Car derrière tout cela se cache un ressort psychologique profond. Pendant la période d’opposition, la colère s’exprimait contre un système perçu comme hostile. Aujourd’hui, le peuple observe presque la même posture de prudence à l’égard d’anciens adversaires, et il s’interroge : « Avons-nous voté le changement ou avons-nous voté la continuité en plus courtois ? » Les images comptent. Les symboles pèsent. Marcher aux côtés de ceux dont la justice n’a pas encore tranché peut être interprété comme un message implicite : je protège les miens. Et cette perception, qu’elle soit juste ou erronée, s’implante solidement dans l’opinion.
Il y a aussi, dans les conversations populaires, un nouveau discours : celui de la résignation temporaire. On entend dire : « Souffrons, attendons, et rendez-vous en 2029. » C’est un discours plus subversif qu’il n’y paraît. Car lorsqu’un peuple se met psychologiquement en retrait, il cesse de défendre le pouvoir qu’il a élu. Il se contente d’observer. Et l’histoire politique enseigne que les peuples observateurs deviennent des juges implacables au moment opportun. Ce retrait mental est beaucoup plus grave que la colère. La colère mobilise. Le retrait démobilise. Et la démobilisation, pour un pouvoir jeune, est une forme d’évaporation silencieuse du capital politique.

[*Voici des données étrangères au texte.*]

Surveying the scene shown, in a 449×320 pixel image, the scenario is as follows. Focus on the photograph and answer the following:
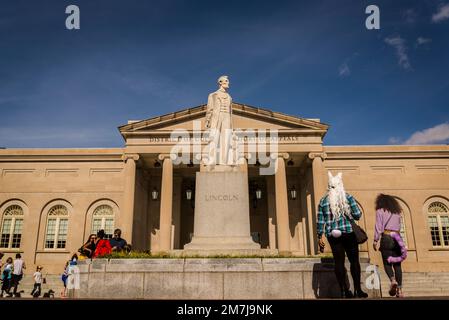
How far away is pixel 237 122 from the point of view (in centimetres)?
3122

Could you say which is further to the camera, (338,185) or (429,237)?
(429,237)

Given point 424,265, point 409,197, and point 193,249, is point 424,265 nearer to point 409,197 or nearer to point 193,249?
point 409,197

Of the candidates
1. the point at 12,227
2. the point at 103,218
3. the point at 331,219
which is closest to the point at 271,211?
the point at 103,218

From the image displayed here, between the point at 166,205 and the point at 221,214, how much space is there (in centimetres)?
2009

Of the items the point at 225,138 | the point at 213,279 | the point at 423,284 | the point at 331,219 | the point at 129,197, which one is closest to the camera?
the point at 331,219

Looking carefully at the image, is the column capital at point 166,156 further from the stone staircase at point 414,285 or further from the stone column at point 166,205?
the stone staircase at point 414,285

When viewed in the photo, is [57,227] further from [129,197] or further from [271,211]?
[271,211]

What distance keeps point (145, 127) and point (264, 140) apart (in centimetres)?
948

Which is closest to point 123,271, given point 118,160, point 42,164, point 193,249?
point 193,249

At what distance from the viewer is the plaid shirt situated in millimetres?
6535

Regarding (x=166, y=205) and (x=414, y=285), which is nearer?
(x=414, y=285)

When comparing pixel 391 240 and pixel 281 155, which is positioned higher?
pixel 281 155

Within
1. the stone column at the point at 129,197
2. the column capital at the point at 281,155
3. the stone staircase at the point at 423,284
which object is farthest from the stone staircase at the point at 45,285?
the stone staircase at the point at 423,284

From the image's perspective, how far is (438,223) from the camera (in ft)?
106
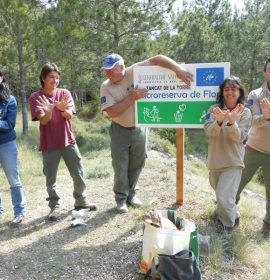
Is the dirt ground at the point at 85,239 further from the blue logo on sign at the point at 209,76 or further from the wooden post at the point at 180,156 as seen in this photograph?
the blue logo on sign at the point at 209,76

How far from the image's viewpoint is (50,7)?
38.3 ft

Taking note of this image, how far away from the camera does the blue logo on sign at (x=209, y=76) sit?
4066 mm

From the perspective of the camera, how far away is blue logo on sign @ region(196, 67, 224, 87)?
4.07 metres

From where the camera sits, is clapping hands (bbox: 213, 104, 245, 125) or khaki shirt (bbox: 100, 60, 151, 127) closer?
clapping hands (bbox: 213, 104, 245, 125)

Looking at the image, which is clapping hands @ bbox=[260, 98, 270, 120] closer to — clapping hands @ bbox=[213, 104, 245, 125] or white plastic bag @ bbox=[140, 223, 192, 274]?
clapping hands @ bbox=[213, 104, 245, 125]

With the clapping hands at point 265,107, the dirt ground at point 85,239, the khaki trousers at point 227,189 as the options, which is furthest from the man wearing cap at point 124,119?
the khaki trousers at point 227,189

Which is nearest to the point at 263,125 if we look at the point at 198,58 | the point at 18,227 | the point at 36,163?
the point at 18,227

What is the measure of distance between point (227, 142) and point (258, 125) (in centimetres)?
36

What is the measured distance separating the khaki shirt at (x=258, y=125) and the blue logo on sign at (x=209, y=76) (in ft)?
1.22

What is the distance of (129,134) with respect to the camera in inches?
178

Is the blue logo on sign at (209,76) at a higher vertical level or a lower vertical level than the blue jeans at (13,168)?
higher

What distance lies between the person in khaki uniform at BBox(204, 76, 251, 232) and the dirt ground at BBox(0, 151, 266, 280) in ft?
1.87

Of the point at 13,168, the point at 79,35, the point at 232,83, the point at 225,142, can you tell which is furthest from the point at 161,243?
the point at 79,35

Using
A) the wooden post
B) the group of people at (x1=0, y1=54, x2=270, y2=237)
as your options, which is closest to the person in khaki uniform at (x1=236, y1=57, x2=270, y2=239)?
the group of people at (x1=0, y1=54, x2=270, y2=237)
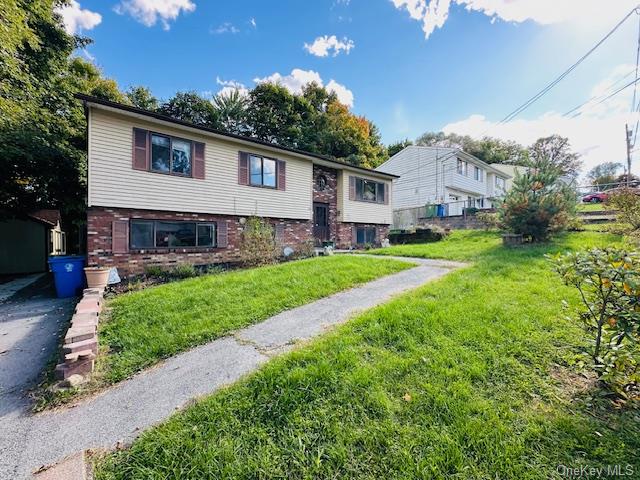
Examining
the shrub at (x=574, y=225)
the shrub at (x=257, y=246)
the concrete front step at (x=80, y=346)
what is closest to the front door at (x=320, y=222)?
the shrub at (x=257, y=246)

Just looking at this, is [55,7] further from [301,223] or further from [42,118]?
[301,223]

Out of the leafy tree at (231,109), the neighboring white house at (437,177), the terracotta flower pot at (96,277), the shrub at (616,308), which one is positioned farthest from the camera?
the leafy tree at (231,109)

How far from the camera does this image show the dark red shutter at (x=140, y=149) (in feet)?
29.2

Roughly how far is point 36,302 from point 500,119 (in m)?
21.6

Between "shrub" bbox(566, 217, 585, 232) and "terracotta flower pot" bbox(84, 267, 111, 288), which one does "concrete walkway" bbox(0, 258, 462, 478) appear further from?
"shrub" bbox(566, 217, 585, 232)

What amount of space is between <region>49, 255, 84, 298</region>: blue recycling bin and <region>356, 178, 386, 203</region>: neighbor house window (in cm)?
1258

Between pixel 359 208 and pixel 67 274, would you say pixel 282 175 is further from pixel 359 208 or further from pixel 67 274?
pixel 67 274

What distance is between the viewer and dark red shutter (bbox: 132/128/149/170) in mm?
8891

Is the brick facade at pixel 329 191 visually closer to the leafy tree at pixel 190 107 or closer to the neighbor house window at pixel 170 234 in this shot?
the neighbor house window at pixel 170 234

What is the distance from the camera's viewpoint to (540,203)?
9.53 m

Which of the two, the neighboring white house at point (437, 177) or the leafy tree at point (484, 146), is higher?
the leafy tree at point (484, 146)

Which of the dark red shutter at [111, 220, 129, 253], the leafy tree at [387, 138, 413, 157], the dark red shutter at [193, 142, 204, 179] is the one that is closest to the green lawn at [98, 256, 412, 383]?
the dark red shutter at [111, 220, 129, 253]

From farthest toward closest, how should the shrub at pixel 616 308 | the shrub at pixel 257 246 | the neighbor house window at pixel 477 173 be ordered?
the neighbor house window at pixel 477 173, the shrub at pixel 257 246, the shrub at pixel 616 308

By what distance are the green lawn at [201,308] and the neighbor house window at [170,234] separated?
2.87m
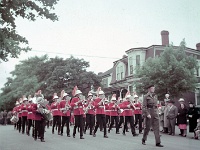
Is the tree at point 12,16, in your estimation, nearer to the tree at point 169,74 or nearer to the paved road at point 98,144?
the paved road at point 98,144

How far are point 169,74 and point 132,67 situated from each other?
11.6 meters

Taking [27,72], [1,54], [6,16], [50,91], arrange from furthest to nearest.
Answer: [27,72], [50,91], [1,54], [6,16]

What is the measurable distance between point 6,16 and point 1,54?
149 centimetres

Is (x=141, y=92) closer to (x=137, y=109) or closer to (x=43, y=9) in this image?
(x=137, y=109)

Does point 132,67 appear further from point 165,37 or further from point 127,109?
point 127,109

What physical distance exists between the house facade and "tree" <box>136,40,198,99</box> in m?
5.39

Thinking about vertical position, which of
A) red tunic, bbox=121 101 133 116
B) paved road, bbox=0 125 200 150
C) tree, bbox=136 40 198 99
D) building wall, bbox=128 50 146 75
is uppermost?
building wall, bbox=128 50 146 75

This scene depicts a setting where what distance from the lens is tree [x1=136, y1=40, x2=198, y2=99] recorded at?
22.5 m

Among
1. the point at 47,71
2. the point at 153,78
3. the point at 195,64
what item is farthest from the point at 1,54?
the point at 47,71

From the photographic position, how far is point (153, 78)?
75.6 feet

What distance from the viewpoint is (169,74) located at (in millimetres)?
22781

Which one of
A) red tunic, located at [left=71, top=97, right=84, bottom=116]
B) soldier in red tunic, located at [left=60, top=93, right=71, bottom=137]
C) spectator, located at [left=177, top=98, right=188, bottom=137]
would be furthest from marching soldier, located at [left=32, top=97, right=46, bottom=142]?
spectator, located at [left=177, top=98, right=188, bottom=137]

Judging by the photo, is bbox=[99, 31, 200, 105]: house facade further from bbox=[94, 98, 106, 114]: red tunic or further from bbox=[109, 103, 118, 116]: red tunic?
bbox=[94, 98, 106, 114]: red tunic

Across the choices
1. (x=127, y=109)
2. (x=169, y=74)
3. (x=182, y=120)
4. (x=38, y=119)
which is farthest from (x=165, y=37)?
(x=38, y=119)
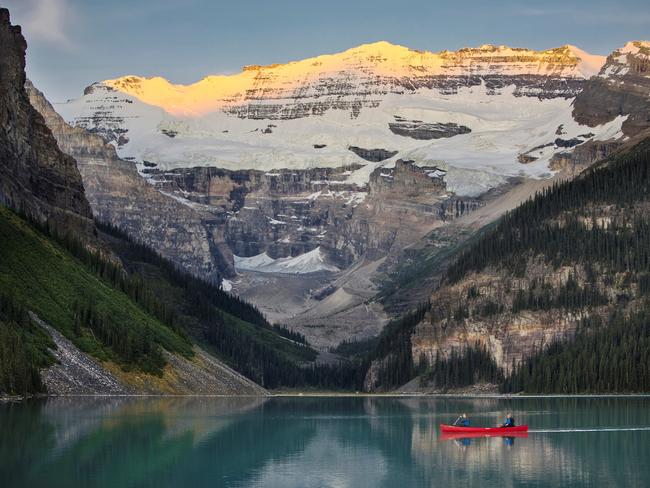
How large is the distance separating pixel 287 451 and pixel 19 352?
50772mm

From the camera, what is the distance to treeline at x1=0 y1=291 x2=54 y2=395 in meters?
173

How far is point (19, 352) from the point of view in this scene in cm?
17575

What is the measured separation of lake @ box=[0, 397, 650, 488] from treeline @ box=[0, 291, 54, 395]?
159 inches

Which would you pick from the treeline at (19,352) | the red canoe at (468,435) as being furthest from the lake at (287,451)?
the treeline at (19,352)

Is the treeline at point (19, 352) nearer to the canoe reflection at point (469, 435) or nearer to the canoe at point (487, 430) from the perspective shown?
the canoe reflection at point (469, 435)

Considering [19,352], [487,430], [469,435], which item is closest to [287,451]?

L’autre difficulté majeure réside dans le rapport à la communication. Le gouvernement travaille, mais parle peu. Ou parle tard. Ou parle avec des mots trop techniques. Or, dans une société où les réseaux sociaux produisent de la vitesse émotionnelle, l’analyse froide ne suffit plus. Il faut raconter, expliquer, mettre en scène les résultats. L’action sans narratif devient invisible. L’invisible devient inaudible. L’inaudible devient suspect. Et le soupçon, lui, se nourrit très bien du vide.
Ce qui complique encore la situation, c’est que les citoyens ont développé une maturité politique inattendue. Ils veulent comprendre ce qui se passe exactement avec la justice, avec les choix stratégiques, avec les signaux contradictoires. Ils veulent comprendre pourquoi certains dossiers stagnent, pourquoi d’autres surgissent, pourquoi l’impératif moral semble parfois être soluble dans le pragmatisme politique. Ils ne veulent plus de slogans. Ils veulent du sens.
Au fond, ce moment politique est une rencontre entre deux impatiences : l’impatience du pouvoir, qui veut stabiliser rapidement, et l’impatience du peuple, qui veut assainir avant de stabiliser. Entre les deux se tient un gouffre invisible nommé perception. Ce gouffre peut se combler par la clarté, par la justice rendue, par les décisions assumées. Ou il peut s’élargir au point de devenir fracture.
Car la réconciliation n’est pas l’amnésie. L’amnésie est une anesthésie provisoire. La réconciliation est une cicatrisation. Et une cicatrice, pour se former, doit d’abord passer par la douleur traitée, puis par le soin, puis par le temps, mais jamais par l’oubli imposé. Le peuple refuse de passer à autre chose tant que la page n’a pas été écrite. On ne tourne pas une page blanche. On tourne une page rédigée, signée et datée.
Ainsi se tient aujourd’hui la Nation : entre la douleur du passé non réglée et l’impatience du futur non dessiné. Ceux qui gouvernent doivent comprendre qu’il n’existe pas de stabilité réelle sans justice perçue, pas de paix durable sans vérité assumée, pas de réconciliation sans reconnaissance. Les symboles, les gestes, les signaux, les verdicts : voilà ce que le peuple attend. Il ne demande pas la lune. Il demande la lumière.